The success of cross-town neighbours Manningham after switching to association football, (where it was renamed Bradford City A.F.C.), prompted the Northern Union club to abandon rugby in 1907 and apply to join the Football League. They were not accepted, instead joining the Southern League (although the club was based in the north) and filling a gap left by Fulham (who joined the Football League). Their nearest opponents were Northampton Town, whose ground was 130 miles distant.

In 1908, Bradford FC was elected to the Second Division of the Football League. The club was promoted to the First Division in 1914 after finishing second, and achieved its highest-ever league position (ninth) at the end of the 1914–15 season. In 1914, Donald Bell, a man who would go on to win the Victoria Cross, played four games. At the outbreak of war, he asked to be released to serve. Rising to the rank of lieutenant, in 1916 he received the VC for conspicuous bravery on the Somme before being killed five days later.

After the First World War the club began a steady decline, relegated to the Second Division in 1921 and to the Third Division North in 1922. In 1928, the club were the Division 3N champions and were promoted back to the Second Division. They were relegated again in 1950, and placed in the Fourth Division after a 1958 reorganisation. Although the club won promotion to the Third Division in 1961, they were relegated back to the Fourth Division in 1963.

After several difficult seasons, in 1970 they were replaced in the Football League by Cambridge United. The club joined the Northern Premier League, selling Park Avenue in 1973 and sharing facilities with Bradford City]]. Bradford (Park Avenue) went into liquidation on 3 May 1974 with debts of £57,652 and immediately re-formed as a Sunday league club playing in the league club's former colours.

Raw records:
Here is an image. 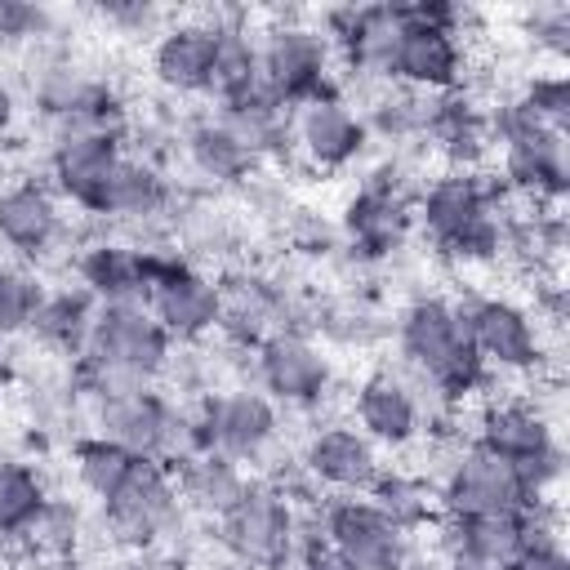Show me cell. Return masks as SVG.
Masks as SVG:
<instances>
[{
    "label": "cell",
    "mask_w": 570,
    "mask_h": 570,
    "mask_svg": "<svg viewBox=\"0 0 570 570\" xmlns=\"http://www.w3.org/2000/svg\"><path fill=\"white\" fill-rule=\"evenodd\" d=\"M183 156H187V165H191L205 183H214V187H236V183H245V178L254 174V165H258V160L249 156V147H245L214 111L187 125V134H183Z\"/></svg>",
    "instance_id": "30"
},
{
    "label": "cell",
    "mask_w": 570,
    "mask_h": 570,
    "mask_svg": "<svg viewBox=\"0 0 570 570\" xmlns=\"http://www.w3.org/2000/svg\"><path fill=\"white\" fill-rule=\"evenodd\" d=\"M200 570H249V566H240L236 557H227V552H218V557H209V561H200Z\"/></svg>",
    "instance_id": "45"
},
{
    "label": "cell",
    "mask_w": 570,
    "mask_h": 570,
    "mask_svg": "<svg viewBox=\"0 0 570 570\" xmlns=\"http://www.w3.org/2000/svg\"><path fill=\"white\" fill-rule=\"evenodd\" d=\"M94 312H98V303H94L89 289L58 285V289H45V298H40L27 334H36V343H45V347H53V352H62V356L76 361L85 352V343H89Z\"/></svg>",
    "instance_id": "31"
},
{
    "label": "cell",
    "mask_w": 570,
    "mask_h": 570,
    "mask_svg": "<svg viewBox=\"0 0 570 570\" xmlns=\"http://www.w3.org/2000/svg\"><path fill=\"white\" fill-rule=\"evenodd\" d=\"M285 294L289 285L258 272H227L218 281V330L236 347H258L267 334L285 330Z\"/></svg>",
    "instance_id": "24"
},
{
    "label": "cell",
    "mask_w": 570,
    "mask_h": 570,
    "mask_svg": "<svg viewBox=\"0 0 570 570\" xmlns=\"http://www.w3.org/2000/svg\"><path fill=\"white\" fill-rule=\"evenodd\" d=\"M218 552L236 557L249 570H294L303 552V521L294 512V499L276 481H254L240 490V499L214 521Z\"/></svg>",
    "instance_id": "6"
},
{
    "label": "cell",
    "mask_w": 570,
    "mask_h": 570,
    "mask_svg": "<svg viewBox=\"0 0 570 570\" xmlns=\"http://www.w3.org/2000/svg\"><path fill=\"white\" fill-rule=\"evenodd\" d=\"M396 352H401V370L432 405H463L490 383V370L481 365L472 334L463 325L459 298L450 294H419L401 307Z\"/></svg>",
    "instance_id": "1"
},
{
    "label": "cell",
    "mask_w": 570,
    "mask_h": 570,
    "mask_svg": "<svg viewBox=\"0 0 570 570\" xmlns=\"http://www.w3.org/2000/svg\"><path fill=\"white\" fill-rule=\"evenodd\" d=\"M196 445L214 450L232 463H263L281 436V405L267 401L258 387H218L205 392L191 410Z\"/></svg>",
    "instance_id": "12"
},
{
    "label": "cell",
    "mask_w": 570,
    "mask_h": 570,
    "mask_svg": "<svg viewBox=\"0 0 570 570\" xmlns=\"http://www.w3.org/2000/svg\"><path fill=\"white\" fill-rule=\"evenodd\" d=\"M428 98L432 94H414L405 85H374L365 98V134L383 138V142H423V125H428Z\"/></svg>",
    "instance_id": "33"
},
{
    "label": "cell",
    "mask_w": 570,
    "mask_h": 570,
    "mask_svg": "<svg viewBox=\"0 0 570 570\" xmlns=\"http://www.w3.org/2000/svg\"><path fill=\"white\" fill-rule=\"evenodd\" d=\"M303 472L312 476V485L330 490V494H370V485L379 481L383 450L356 428V423H321L307 432L303 441Z\"/></svg>",
    "instance_id": "21"
},
{
    "label": "cell",
    "mask_w": 570,
    "mask_h": 570,
    "mask_svg": "<svg viewBox=\"0 0 570 570\" xmlns=\"http://www.w3.org/2000/svg\"><path fill=\"white\" fill-rule=\"evenodd\" d=\"M525 36L534 40V49L552 53L557 62L570 53V4H534L525 13Z\"/></svg>",
    "instance_id": "38"
},
{
    "label": "cell",
    "mask_w": 570,
    "mask_h": 570,
    "mask_svg": "<svg viewBox=\"0 0 570 570\" xmlns=\"http://www.w3.org/2000/svg\"><path fill=\"white\" fill-rule=\"evenodd\" d=\"M508 570H570V557L561 543H543V548H525Z\"/></svg>",
    "instance_id": "42"
},
{
    "label": "cell",
    "mask_w": 570,
    "mask_h": 570,
    "mask_svg": "<svg viewBox=\"0 0 570 570\" xmlns=\"http://www.w3.org/2000/svg\"><path fill=\"white\" fill-rule=\"evenodd\" d=\"M40 298H45V285L36 272H27L18 263H0V338L27 334Z\"/></svg>",
    "instance_id": "37"
},
{
    "label": "cell",
    "mask_w": 570,
    "mask_h": 570,
    "mask_svg": "<svg viewBox=\"0 0 570 570\" xmlns=\"http://www.w3.org/2000/svg\"><path fill=\"white\" fill-rule=\"evenodd\" d=\"M441 570H499L481 557H468V552H441Z\"/></svg>",
    "instance_id": "43"
},
{
    "label": "cell",
    "mask_w": 570,
    "mask_h": 570,
    "mask_svg": "<svg viewBox=\"0 0 570 570\" xmlns=\"http://www.w3.org/2000/svg\"><path fill=\"white\" fill-rule=\"evenodd\" d=\"M352 423L379 450H405L428 432V401L401 365L396 370H370L352 387Z\"/></svg>",
    "instance_id": "18"
},
{
    "label": "cell",
    "mask_w": 570,
    "mask_h": 570,
    "mask_svg": "<svg viewBox=\"0 0 570 570\" xmlns=\"http://www.w3.org/2000/svg\"><path fill=\"white\" fill-rule=\"evenodd\" d=\"M414 200H419L414 169L396 156L379 160L343 205L347 249L365 263L396 254L405 245V236L414 232Z\"/></svg>",
    "instance_id": "9"
},
{
    "label": "cell",
    "mask_w": 570,
    "mask_h": 570,
    "mask_svg": "<svg viewBox=\"0 0 570 570\" xmlns=\"http://www.w3.org/2000/svg\"><path fill=\"white\" fill-rule=\"evenodd\" d=\"M125 147L120 134H98V129H80V134H53L49 147V187L58 200L102 218V200L111 187V174L120 165Z\"/></svg>",
    "instance_id": "19"
},
{
    "label": "cell",
    "mask_w": 570,
    "mask_h": 570,
    "mask_svg": "<svg viewBox=\"0 0 570 570\" xmlns=\"http://www.w3.org/2000/svg\"><path fill=\"white\" fill-rule=\"evenodd\" d=\"M102 521L116 543L125 548H151L183 521V499L174 485L169 463L138 459L134 472L120 481L111 499H102Z\"/></svg>",
    "instance_id": "17"
},
{
    "label": "cell",
    "mask_w": 570,
    "mask_h": 570,
    "mask_svg": "<svg viewBox=\"0 0 570 570\" xmlns=\"http://www.w3.org/2000/svg\"><path fill=\"white\" fill-rule=\"evenodd\" d=\"M263 89V67H258V31L240 18H218L214 36V76H209V98L214 107L249 98Z\"/></svg>",
    "instance_id": "28"
},
{
    "label": "cell",
    "mask_w": 570,
    "mask_h": 570,
    "mask_svg": "<svg viewBox=\"0 0 570 570\" xmlns=\"http://www.w3.org/2000/svg\"><path fill=\"white\" fill-rule=\"evenodd\" d=\"M512 102H517L530 120H539V125H548V129H557V134H566V125H570V80H566L561 67L534 71V76L521 85V94H517Z\"/></svg>",
    "instance_id": "36"
},
{
    "label": "cell",
    "mask_w": 570,
    "mask_h": 570,
    "mask_svg": "<svg viewBox=\"0 0 570 570\" xmlns=\"http://www.w3.org/2000/svg\"><path fill=\"white\" fill-rule=\"evenodd\" d=\"M463 325L472 334V347L481 356V365L494 374H512V379H539L548 365V330L534 321V312L508 294H468L459 298Z\"/></svg>",
    "instance_id": "11"
},
{
    "label": "cell",
    "mask_w": 570,
    "mask_h": 570,
    "mask_svg": "<svg viewBox=\"0 0 570 570\" xmlns=\"http://www.w3.org/2000/svg\"><path fill=\"white\" fill-rule=\"evenodd\" d=\"M472 441L499 459H508L530 494L552 499L561 472H566V450H561V428L557 419L534 401V396H490L481 401V414L472 423Z\"/></svg>",
    "instance_id": "4"
},
{
    "label": "cell",
    "mask_w": 570,
    "mask_h": 570,
    "mask_svg": "<svg viewBox=\"0 0 570 570\" xmlns=\"http://www.w3.org/2000/svg\"><path fill=\"white\" fill-rule=\"evenodd\" d=\"M436 499H441V512L459 517V512H525L530 503H539V494H530V485L521 481V472L481 450L476 441H463L441 476H436Z\"/></svg>",
    "instance_id": "16"
},
{
    "label": "cell",
    "mask_w": 570,
    "mask_h": 570,
    "mask_svg": "<svg viewBox=\"0 0 570 570\" xmlns=\"http://www.w3.org/2000/svg\"><path fill=\"white\" fill-rule=\"evenodd\" d=\"M289 129H294V160H303L316 174H338V169L356 165L370 142L361 111L343 94L294 107Z\"/></svg>",
    "instance_id": "20"
},
{
    "label": "cell",
    "mask_w": 570,
    "mask_h": 570,
    "mask_svg": "<svg viewBox=\"0 0 570 570\" xmlns=\"http://www.w3.org/2000/svg\"><path fill=\"white\" fill-rule=\"evenodd\" d=\"M214 36H218V13H205V18L196 13L160 27L151 45V76L169 94H209Z\"/></svg>",
    "instance_id": "23"
},
{
    "label": "cell",
    "mask_w": 570,
    "mask_h": 570,
    "mask_svg": "<svg viewBox=\"0 0 570 570\" xmlns=\"http://www.w3.org/2000/svg\"><path fill=\"white\" fill-rule=\"evenodd\" d=\"M490 147H499V183L508 196L530 205H557L570 187V142L566 134L530 120L512 98L490 111Z\"/></svg>",
    "instance_id": "5"
},
{
    "label": "cell",
    "mask_w": 570,
    "mask_h": 570,
    "mask_svg": "<svg viewBox=\"0 0 570 570\" xmlns=\"http://www.w3.org/2000/svg\"><path fill=\"white\" fill-rule=\"evenodd\" d=\"M67 240V214L49 183L18 178L0 187V245L22 263H45Z\"/></svg>",
    "instance_id": "22"
},
{
    "label": "cell",
    "mask_w": 570,
    "mask_h": 570,
    "mask_svg": "<svg viewBox=\"0 0 570 570\" xmlns=\"http://www.w3.org/2000/svg\"><path fill=\"white\" fill-rule=\"evenodd\" d=\"M76 285L94 303H142L151 285V245L134 240H94L76 254Z\"/></svg>",
    "instance_id": "25"
},
{
    "label": "cell",
    "mask_w": 570,
    "mask_h": 570,
    "mask_svg": "<svg viewBox=\"0 0 570 570\" xmlns=\"http://www.w3.org/2000/svg\"><path fill=\"white\" fill-rule=\"evenodd\" d=\"M258 392L285 410H321L334 392V356L312 334L276 330L254 347Z\"/></svg>",
    "instance_id": "15"
},
{
    "label": "cell",
    "mask_w": 570,
    "mask_h": 570,
    "mask_svg": "<svg viewBox=\"0 0 570 570\" xmlns=\"http://www.w3.org/2000/svg\"><path fill=\"white\" fill-rule=\"evenodd\" d=\"M174 361V338L156 325L142 303H98L85 352L71 361V379L89 401L156 387Z\"/></svg>",
    "instance_id": "3"
},
{
    "label": "cell",
    "mask_w": 570,
    "mask_h": 570,
    "mask_svg": "<svg viewBox=\"0 0 570 570\" xmlns=\"http://www.w3.org/2000/svg\"><path fill=\"white\" fill-rule=\"evenodd\" d=\"M174 191H169V178L160 174L156 160L147 156H120L116 174H111V187H107V200H102V218L111 223H151L169 209Z\"/></svg>",
    "instance_id": "29"
},
{
    "label": "cell",
    "mask_w": 570,
    "mask_h": 570,
    "mask_svg": "<svg viewBox=\"0 0 570 570\" xmlns=\"http://www.w3.org/2000/svg\"><path fill=\"white\" fill-rule=\"evenodd\" d=\"M405 27L392 45L387 80L414 94H454L468 71L463 22L468 9L459 4H401Z\"/></svg>",
    "instance_id": "7"
},
{
    "label": "cell",
    "mask_w": 570,
    "mask_h": 570,
    "mask_svg": "<svg viewBox=\"0 0 570 570\" xmlns=\"http://www.w3.org/2000/svg\"><path fill=\"white\" fill-rule=\"evenodd\" d=\"M503 183L481 178L476 169H445L423 183L414 200V227L423 240L454 267H494L508 245V214L499 209Z\"/></svg>",
    "instance_id": "2"
},
{
    "label": "cell",
    "mask_w": 570,
    "mask_h": 570,
    "mask_svg": "<svg viewBox=\"0 0 570 570\" xmlns=\"http://www.w3.org/2000/svg\"><path fill=\"white\" fill-rule=\"evenodd\" d=\"M169 472H174L183 512H200L209 521H218L240 499V490L249 485V472L240 463L214 454V450H191L178 463H169Z\"/></svg>",
    "instance_id": "27"
},
{
    "label": "cell",
    "mask_w": 570,
    "mask_h": 570,
    "mask_svg": "<svg viewBox=\"0 0 570 570\" xmlns=\"http://www.w3.org/2000/svg\"><path fill=\"white\" fill-rule=\"evenodd\" d=\"M432 530L441 552H468L499 570H508L525 552V512H441Z\"/></svg>",
    "instance_id": "26"
},
{
    "label": "cell",
    "mask_w": 570,
    "mask_h": 570,
    "mask_svg": "<svg viewBox=\"0 0 570 570\" xmlns=\"http://www.w3.org/2000/svg\"><path fill=\"white\" fill-rule=\"evenodd\" d=\"M98 18H102V22H111V27H120V31H134V36H142V31H151V27L160 22V13H156L151 4H138V0L102 4V9H98Z\"/></svg>",
    "instance_id": "40"
},
{
    "label": "cell",
    "mask_w": 570,
    "mask_h": 570,
    "mask_svg": "<svg viewBox=\"0 0 570 570\" xmlns=\"http://www.w3.org/2000/svg\"><path fill=\"white\" fill-rule=\"evenodd\" d=\"M142 307L174 343H200L205 334L218 330V281L205 276L178 249L151 245V285Z\"/></svg>",
    "instance_id": "14"
},
{
    "label": "cell",
    "mask_w": 570,
    "mask_h": 570,
    "mask_svg": "<svg viewBox=\"0 0 570 570\" xmlns=\"http://www.w3.org/2000/svg\"><path fill=\"white\" fill-rule=\"evenodd\" d=\"M321 539L356 570H414L419 539L379 512L365 494H334L321 503Z\"/></svg>",
    "instance_id": "13"
},
{
    "label": "cell",
    "mask_w": 570,
    "mask_h": 570,
    "mask_svg": "<svg viewBox=\"0 0 570 570\" xmlns=\"http://www.w3.org/2000/svg\"><path fill=\"white\" fill-rule=\"evenodd\" d=\"M334 45L325 40L321 27L298 22V18H272L258 31V67H263V89L281 107H303L316 98H334L338 76H334Z\"/></svg>",
    "instance_id": "10"
},
{
    "label": "cell",
    "mask_w": 570,
    "mask_h": 570,
    "mask_svg": "<svg viewBox=\"0 0 570 570\" xmlns=\"http://www.w3.org/2000/svg\"><path fill=\"white\" fill-rule=\"evenodd\" d=\"M294 570H356V566L343 561L325 539H307L303 552H298V561H294Z\"/></svg>",
    "instance_id": "41"
},
{
    "label": "cell",
    "mask_w": 570,
    "mask_h": 570,
    "mask_svg": "<svg viewBox=\"0 0 570 570\" xmlns=\"http://www.w3.org/2000/svg\"><path fill=\"white\" fill-rule=\"evenodd\" d=\"M379 512H387L401 530H410L414 539L441 521V499H436V481H428L423 472H405V468H383L379 481L365 494Z\"/></svg>",
    "instance_id": "32"
},
{
    "label": "cell",
    "mask_w": 570,
    "mask_h": 570,
    "mask_svg": "<svg viewBox=\"0 0 570 570\" xmlns=\"http://www.w3.org/2000/svg\"><path fill=\"white\" fill-rule=\"evenodd\" d=\"M13 120H18V98L9 85H0V138L13 129Z\"/></svg>",
    "instance_id": "44"
},
{
    "label": "cell",
    "mask_w": 570,
    "mask_h": 570,
    "mask_svg": "<svg viewBox=\"0 0 570 570\" xmlns=\"http://www.w3.org/2000/svg\"><path fill=\"white\" fill-rule=\"evenodd\" d=\"M94 432L129 450L134 459L178 463L196 445V419L187 405L165 396L160 387H129L94 401Z\"/></svg>",
    "instance_id": "8"
},
{
    "label": "cell",
    "mask_w": 570,
    "mask_h": 570,
    "mask_svg": "<svg viewBox=\"0 0 570 570\" xmlns=\"http://www.w3.org/2000/svg\"><path fill=\"white\" fill-rule=\"evenodd\" d=\"M45 508H49L45 476L22 459L0 454V539L27 534Z\"/></svg>",
    "instance_id": "34"
},
{
    "label": "cell",
    "mask_w": 570,
    "mask_h": 570,
    "mask_svg": "<svg viewBox=\"0 0 570 570\" xmlns=\"http://www.w3.org/2000/svg\"><path fill=\"white\" fill-rule=\"evenodd\" d=\"M134 463H138V459H134L129 450H120L116 441H107V436H98V432H89V436H80V441L71 445V472H76L80 490L94 494L98 503L120 490V481L134 472Z\"/></svg>",
    "instance_id": "35"
},
{
    "label": "cell",
    "mask_w": 570,
    "mask_h": 570,
    "mask_svg": "<svg viewBox=\"0 0 570 570\" xmlns=\"http://www.w3.org/2000/svg\"><path fill=\"white\" fill-rule=\"evenodd\" d=\"M53 31V13L27 0H0V49L22 40H45Z\"/></svg>",
    "instance_id": "39"
}]
</instances>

Short exercise 1:
In the club history, which club took Bradford's place in the Football League in 1970?
Short exercise 2:
Rewrite the club history from "After the First" to "Division in 1963.", replacing "Fourth Division" with "Division Four".

Written response 1:
Cambridge United

Written response 2:
After the First World War the club began a steady decline, relegated to the Second Division in 1921 and to the Third Division North in 1922. In 1928, the club were the Division 3N champions and were promoted back to the Second Division. They were relegated again in 1950, and placed in the Division Four after a 1958 reorganisation. Although the club won promotion to the Third Division in 1961, they were relegated back to the Division Four in 1963.